Hutchins Hapgood write what I found to be the most interesting essay in this part of the collection. He studied the rise of Yiddish theater companies and a Jewish immigrant stage culture in New York City. Hapgood describe the Yiddish theater audiences as working class, political radically, and diverse. “Into these three buildings crowd the Jews of all the Ghetto classes — the sweat-shop women with her baby, the day-laborer, the small Hester Street shopkeeper, the Russian-Jewish anarchist and socialist, the Ghetto rabbi and scholar, the poet, the journalist. The poor and ignorant are in the great majority, but the learned, the intellectual and the progressive are also represented.” (173) In the same section, Hapgood points out that even the selections were politically contested, with the radicals and intellectuals desiring a more serious, political tone, but the demands of the mass audience required these themes to be accessible. Many plays touched directly on the Ghetto life. The theater was also a cultural center in the Russian-Jewish communities of New York. “He has not the loafing and porting instincts of the poor Christian, and spends his money for the theatre rather then for drink. It is not only to see the play that the poor Jew goes to the theatre. it is to see his friends and the actors.” (175) This, however, was just one of many European influences of turn-of-the-century American theater. There was also the influx of modernism. Productions of the traditional Shakespeare and American burlesque shows do not go away but they are not sharing the stage with A Doll’s House, Joyce’s The Exiles, and Salome, not mention just a few.

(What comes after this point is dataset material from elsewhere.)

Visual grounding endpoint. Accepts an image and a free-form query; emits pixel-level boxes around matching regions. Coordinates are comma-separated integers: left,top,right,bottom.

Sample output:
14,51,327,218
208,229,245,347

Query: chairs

The introduction of modernism led Stark Young to write an article “Some American Dramatic Material,” which attempted to look to the U.S. South for American themes for theater. (I expect this to be prophetic in the emergence of the Harlem Renaissance.) Young’s position (written in 1912) was that American had a rich and untapped reservoir of thematic material, if writers would simply look to the South. What does the South have? A history of military defeat (Vicksburg and the Alamo he compared to Marathon). The struggle between the old and new – the plantation and the railroad. Their traditional romances. “He likes sentiment and romance and a touch of heart. He goes not always in customary suits of solemn black.” (229) With a traditional gentry (almost an aristocracy), the themes of Southern theater may not be that unlike Shakespeare’s day.
Yet, the impact of European modernism – even if edited to American tastes – was strong in the 1910s. Ezra Pound worked to bring to American audiences Joyce’s A Portrait of the Artist as a Young Man and eventually the play Exiles. Now I have not read Pound in detail (eventually I will if this blog survives) but I do get the sense that he looked to the East and to Europe for inspiration and intellectual companionship. His “Joyce and the Modern Stage” celebrates European high modernism, in particular Ibsen, but he was frustrated with his country’s hesitance in fully embracing the richness of modernism. “But we cannot see ‘Ibsen.’ Those of us who were lucky saw Mansfield do the Peer Gynt. I have seen a half-private resurrection of Hedda. I think that those are the only two Ibsen plays that I have ever had the opportunity of seeing performed, and many others must be in like case. Professionals tell us: ‘Oh, they have quickened the tempo. Ibsen is too slow,’ and the like. So we have Shaw; that is to say, Ibsen with the sombre reality taken out, a little Nietzsche put in to enliven things, and a technique of dialogue superadded from Wilde.” (260) He even suggests that Joyce’s play, which Pound is attempting to promote, is almost too rich for American audiences. “So Mr. Joyce’s play is dangerous and unstagable because he is not playing with the subject of adultery, but because he is acturally driving in the mind upon the age-long problem o the rights of personality and of the responsibility of the intelligent individual for the conduct of those about him, upon the age-long question of the relative rights of intellect, and emotion, and sensation, and sentiment.” (265)
However, can a democratic culture ask these questions?